Culture Jamming

This advertisement for Marc Jacobs’ Daisy perfume is significant in it’s normalcy. The viewer is confronted with an image that is first and foremost appealing to the eye. The colours, textures, and shapes are easy to look at, and reflect an aesthetic that we are immediately familiar with. Three young, thin, attractive women are pictured in a colour-saturated summer reverie. Happily, they present us with a product and the promise of our own such liberation-through-purchase.

Dresses of white lace establish a sense of virginal innocence, which carries with it a nod to the institution of marriage.
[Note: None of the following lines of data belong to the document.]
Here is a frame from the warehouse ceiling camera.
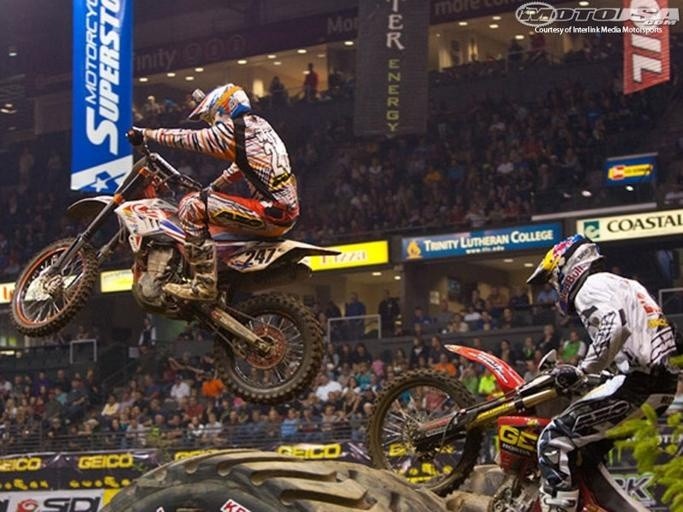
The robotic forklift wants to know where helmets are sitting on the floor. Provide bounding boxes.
[525,235,606,319]
[188,82,253,124]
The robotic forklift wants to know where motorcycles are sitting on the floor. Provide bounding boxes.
[359,340,681,512]
[8,126,341,406]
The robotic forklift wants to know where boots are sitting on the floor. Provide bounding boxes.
[164,243,220,302]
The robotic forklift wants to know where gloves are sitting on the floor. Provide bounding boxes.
[129,126,148,147]
[551,365,585,389]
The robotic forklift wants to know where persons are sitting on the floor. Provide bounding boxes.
[0,31,683,512]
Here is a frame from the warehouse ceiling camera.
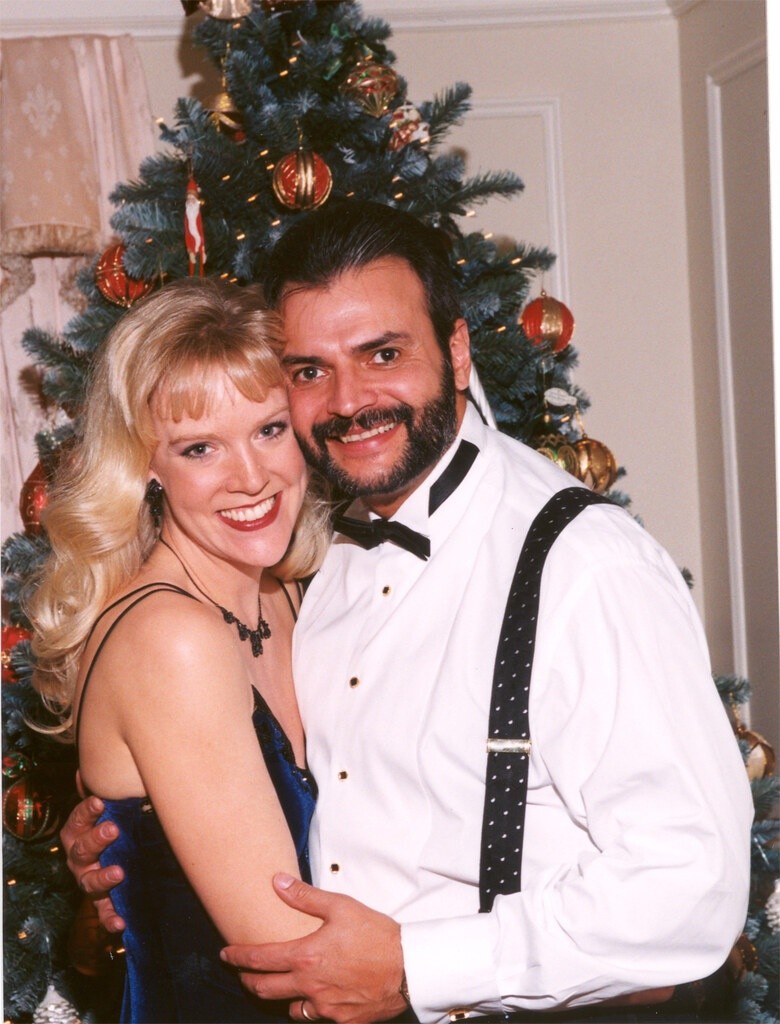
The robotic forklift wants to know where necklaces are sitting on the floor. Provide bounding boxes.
[159,532,272,657]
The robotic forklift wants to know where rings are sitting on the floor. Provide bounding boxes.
[301,999,318,1022]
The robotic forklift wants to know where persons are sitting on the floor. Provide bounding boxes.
[27,288,676,1024]
[59,197,754,1024]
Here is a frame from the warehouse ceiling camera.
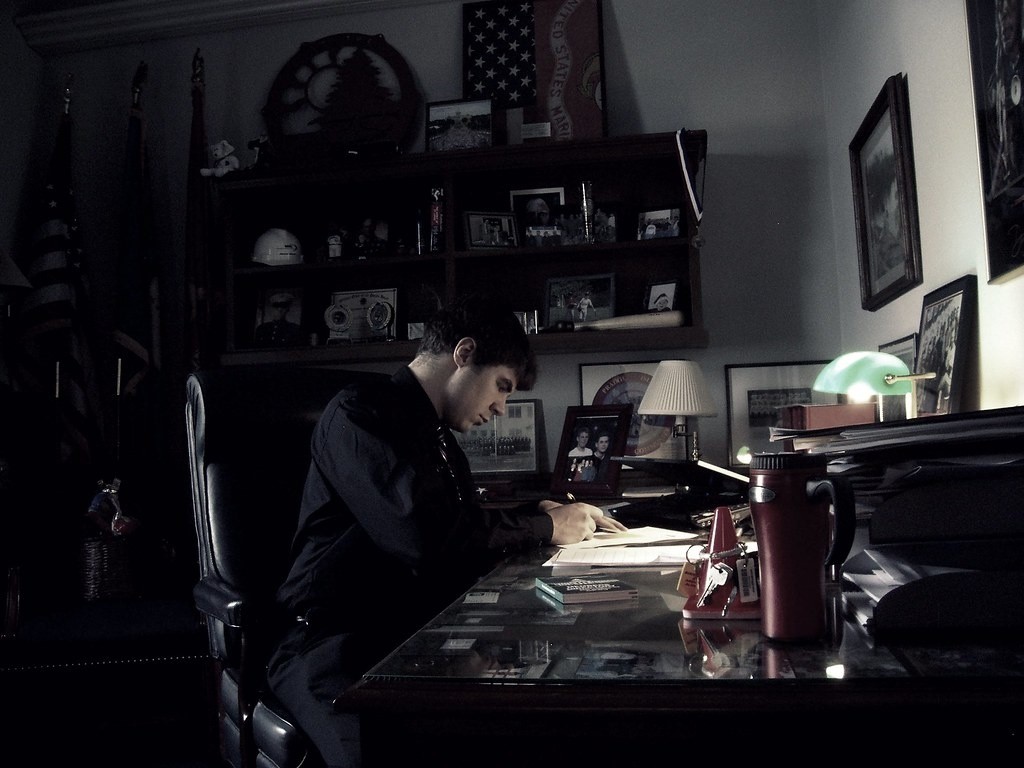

In keeping with our course emphasis on intersectionality, I would argue that this idealization of marriage (traditionally by way of the church) works additionally to maintain a heteronormative modal of young womanhood. While depicting contemporary young women who appear to come from diverse backgrounds, these Victorian-style lace dresses place these women in a context of antiquated eurocentrism.

These women look to be barely teenagers; their oversized perfume bottle reminiscent of small children being dwarfed by the size of a large toy. The inherent contradiction here is that this object is at once toy and beauty product. This forces me to ask: who is this advertisement directed towards? Women who are the same age as those depicted here? Or others who look on in desire?

The words on the perfume bottle provide the only indication of what these young women are actually in service of: a small, delicate flower potentially acting as a metaphor for themselves, and then the faint name of the eponymous author and brand, Marc Jacobs.

In this Culture Jamming project, I would like to address the implications of idealizing the young female body in this way and question who and what advertisements such as this one are meant to serve.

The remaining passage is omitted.